Provided text:
HBO's 'What's My Name: Muhammad Ali' is in the Ring and in His Words
Weighing in at two hours, 40 minutes and airing in one sitting, HBO’s What’s My Name: Muhammad Ali, is as thrilling today as it was in his yesteryears.
You can answer its bell on Tuesday, May 14 at 8 p.m. ET. And if you do, there’ll be no turning away. It’s that mesmerizing.
Co-produced by LeBron James and directed by Antoine Fuqua (Training Day), the documentary film draws its title from the buildup for a Feb. 6, 1967 bout with Ernie Terrell at the old Houston Astrodome. Terrell kept calling Ali by his birth name, Cassius Clay, during a pre-fight verbal battle.
“You’re acting just like an old Uncle Tom,” Ali retorted. He vowed to punish his opponent in the ring and did so, repeating taunting Terrell with “What’s my name?” while battering him with punch after punch but refusing to move in for the knockout. The fight instead went the full 15 rounds, with Ali winning all of them according to two of the three judges’ scorecards.
As the film shows, Ali could be vindictive in the ring, as he also was with Floyd Patterson in their 1965 fight. Patterson likewise had refused to call him Ali. He ended up being pummeled for 12 rounds before Ali won on a technical knockout that easily could have come much earlier in their bout.
Ali mostly was glorious, though, both verbally and with fists flying during an unmatched career that only stands taller as time moves on. The film marches to the beat of his words and recollections, the bulk of them from the champ’s many TV interviews and press conferences. Howard Cosell latched on to him most famously. But Ali also spent considerable time with Dick Cavett and Michael Parkinson, a British talk show host who heretofore has been little known to American audiences.
What’s My Name begins with the prelude to 1971’s “Fight of the Century,” in which Ali squared off against Joe Frazier following a three-year layoff. He had been stripped of his boxing license and heavyweight title for refusing to be inducted into the military.
Ali remained despised by many for pledging allegiance to Elijah Muhammad shortly after his shocking 1964 upset of the seemingly invincible Sonny Liston. The name change, from Cassius Clay to Muhammad Ali, sent even bigger shock waves through America. Even trailblazing Jackie Robinson denounced him for dodging the draft on religious grounds. But current-day black athletes were publicly in his corner, with Bill Russell, Jim Brown and the then Lew Alcindor holding a supportive press conference also attended by the Rev. Martin Luther King, Jr.
Before becoming, Ali, Clay was steeled by the treatment he received after fighting his way to a gold medal in the light heavyweight division during the 1960 Olympics in Rome. “I done whipped the world for America . . . I know I can eat downtown now,” Clay declared.
But he couldn’t, not even in his hometown of Louisville, KY. “We don’t serve Negroes,” he recalled being told after sitting down at a diner. “I don’t eat ‘em either,” he supposedly said in response. All he wanted was a meal but left without one.

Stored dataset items
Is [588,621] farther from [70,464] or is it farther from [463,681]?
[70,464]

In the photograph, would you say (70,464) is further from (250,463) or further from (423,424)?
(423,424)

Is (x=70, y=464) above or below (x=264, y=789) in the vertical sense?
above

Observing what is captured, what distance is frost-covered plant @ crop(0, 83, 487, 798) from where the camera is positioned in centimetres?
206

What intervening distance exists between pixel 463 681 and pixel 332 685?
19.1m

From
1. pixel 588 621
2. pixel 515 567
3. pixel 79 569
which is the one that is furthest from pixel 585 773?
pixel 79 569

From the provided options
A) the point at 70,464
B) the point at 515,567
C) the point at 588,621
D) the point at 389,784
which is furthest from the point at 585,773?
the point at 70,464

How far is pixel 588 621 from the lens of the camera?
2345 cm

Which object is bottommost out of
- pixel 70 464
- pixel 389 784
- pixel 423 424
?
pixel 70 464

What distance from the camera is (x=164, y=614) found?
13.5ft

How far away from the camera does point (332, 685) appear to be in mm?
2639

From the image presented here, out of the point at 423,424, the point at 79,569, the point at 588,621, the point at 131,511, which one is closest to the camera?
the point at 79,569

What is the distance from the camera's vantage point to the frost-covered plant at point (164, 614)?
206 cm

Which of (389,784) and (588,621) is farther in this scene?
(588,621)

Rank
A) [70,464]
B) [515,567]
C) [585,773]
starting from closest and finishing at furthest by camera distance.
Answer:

--

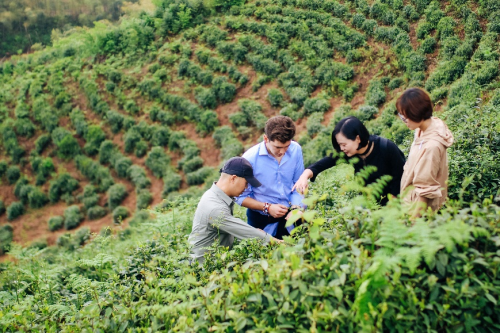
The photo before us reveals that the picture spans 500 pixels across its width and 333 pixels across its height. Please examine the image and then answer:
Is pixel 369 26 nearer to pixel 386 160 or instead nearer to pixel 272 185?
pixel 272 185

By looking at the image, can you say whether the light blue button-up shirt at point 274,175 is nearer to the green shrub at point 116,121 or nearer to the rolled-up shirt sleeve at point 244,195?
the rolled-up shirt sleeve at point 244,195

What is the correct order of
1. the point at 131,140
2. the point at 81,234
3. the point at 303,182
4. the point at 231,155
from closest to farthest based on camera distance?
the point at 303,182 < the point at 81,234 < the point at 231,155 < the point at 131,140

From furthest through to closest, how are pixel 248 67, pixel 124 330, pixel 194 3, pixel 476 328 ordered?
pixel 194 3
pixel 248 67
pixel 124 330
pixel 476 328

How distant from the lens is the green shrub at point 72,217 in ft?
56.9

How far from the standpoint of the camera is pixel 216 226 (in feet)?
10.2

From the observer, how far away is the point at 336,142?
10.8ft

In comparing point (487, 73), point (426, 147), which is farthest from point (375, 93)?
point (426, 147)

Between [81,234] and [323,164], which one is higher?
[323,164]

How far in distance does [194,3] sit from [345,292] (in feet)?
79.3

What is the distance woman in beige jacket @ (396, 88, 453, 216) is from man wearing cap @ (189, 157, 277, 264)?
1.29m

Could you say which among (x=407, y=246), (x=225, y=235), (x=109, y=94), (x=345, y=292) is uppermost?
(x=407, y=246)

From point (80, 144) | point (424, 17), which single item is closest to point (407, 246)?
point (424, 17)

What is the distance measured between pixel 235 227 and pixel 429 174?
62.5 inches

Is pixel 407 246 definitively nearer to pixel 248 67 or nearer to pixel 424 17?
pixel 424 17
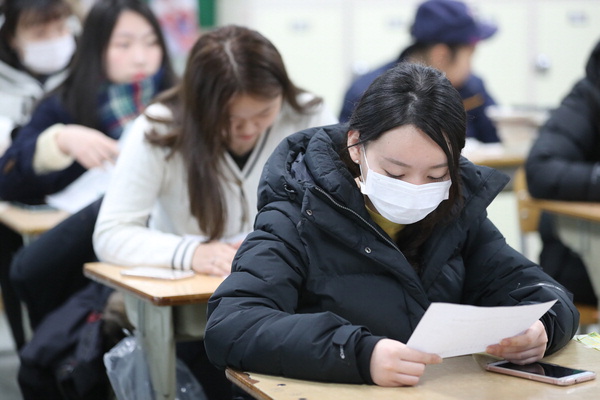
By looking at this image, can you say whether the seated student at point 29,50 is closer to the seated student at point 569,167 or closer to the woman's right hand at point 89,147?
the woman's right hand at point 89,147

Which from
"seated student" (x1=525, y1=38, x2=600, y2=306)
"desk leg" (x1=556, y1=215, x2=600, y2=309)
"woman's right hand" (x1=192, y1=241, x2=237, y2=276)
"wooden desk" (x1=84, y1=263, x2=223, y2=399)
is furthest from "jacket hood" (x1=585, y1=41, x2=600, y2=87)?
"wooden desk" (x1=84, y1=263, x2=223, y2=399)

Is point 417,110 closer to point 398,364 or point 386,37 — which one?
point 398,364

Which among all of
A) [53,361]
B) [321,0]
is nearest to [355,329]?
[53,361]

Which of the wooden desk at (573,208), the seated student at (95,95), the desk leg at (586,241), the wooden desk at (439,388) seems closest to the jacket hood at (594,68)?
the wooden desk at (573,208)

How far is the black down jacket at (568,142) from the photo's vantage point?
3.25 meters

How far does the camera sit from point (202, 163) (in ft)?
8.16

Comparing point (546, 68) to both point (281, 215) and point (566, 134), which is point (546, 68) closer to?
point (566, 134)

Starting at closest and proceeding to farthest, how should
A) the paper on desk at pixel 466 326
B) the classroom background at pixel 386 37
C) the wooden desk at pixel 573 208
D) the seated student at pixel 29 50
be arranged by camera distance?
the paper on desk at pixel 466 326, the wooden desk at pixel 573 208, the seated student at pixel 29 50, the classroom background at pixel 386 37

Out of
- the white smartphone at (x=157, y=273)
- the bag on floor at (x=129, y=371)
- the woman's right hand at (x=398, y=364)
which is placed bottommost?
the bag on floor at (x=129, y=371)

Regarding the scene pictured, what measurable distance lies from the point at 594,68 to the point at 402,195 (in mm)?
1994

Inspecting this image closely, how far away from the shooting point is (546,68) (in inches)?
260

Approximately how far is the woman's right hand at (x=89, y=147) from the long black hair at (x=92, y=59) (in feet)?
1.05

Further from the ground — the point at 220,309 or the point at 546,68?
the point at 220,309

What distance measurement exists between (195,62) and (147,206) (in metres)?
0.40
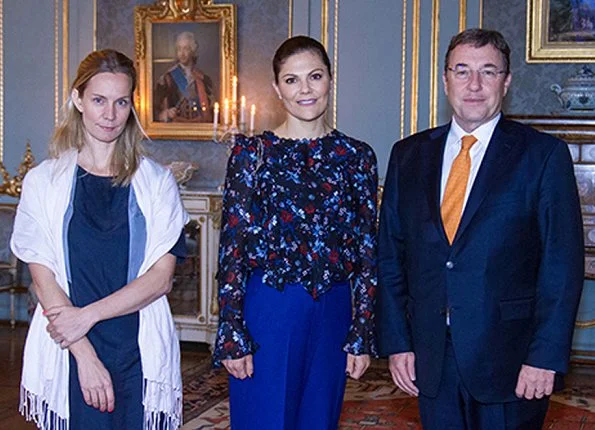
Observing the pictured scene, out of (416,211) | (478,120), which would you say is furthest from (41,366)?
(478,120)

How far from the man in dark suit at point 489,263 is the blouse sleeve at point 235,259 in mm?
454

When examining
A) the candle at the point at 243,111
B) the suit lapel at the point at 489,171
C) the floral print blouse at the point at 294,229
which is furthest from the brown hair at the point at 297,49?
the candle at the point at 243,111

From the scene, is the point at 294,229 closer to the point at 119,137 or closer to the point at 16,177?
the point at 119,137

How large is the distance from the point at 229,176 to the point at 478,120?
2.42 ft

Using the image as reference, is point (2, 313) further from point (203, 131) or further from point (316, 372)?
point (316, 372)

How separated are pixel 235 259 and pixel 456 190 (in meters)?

Questions on the material:
1) In the review of the Ali documentary, who directed the film?
2) Shorten the paragraph starting "Ali remained despised by many" from the review of the Ali documentary to two sentences, keeping its main facts.

Responses for each task:
1) Antoine Fuqua

2) Many people despised Ali for pledging allegiance to Elijah Muhammad soon after his 1964 upset of Sonny Liston, and changing his name from Cassius Clay to Muhammad Ali shocked America even more. Jackie Robinson condemned him for dodging the draft on religious grounds, but Bill Russell, Jim Brown and the then Lew Alcindor publicly backed him at a press conference that the Rev. Martin Luther King, Jr. also attended.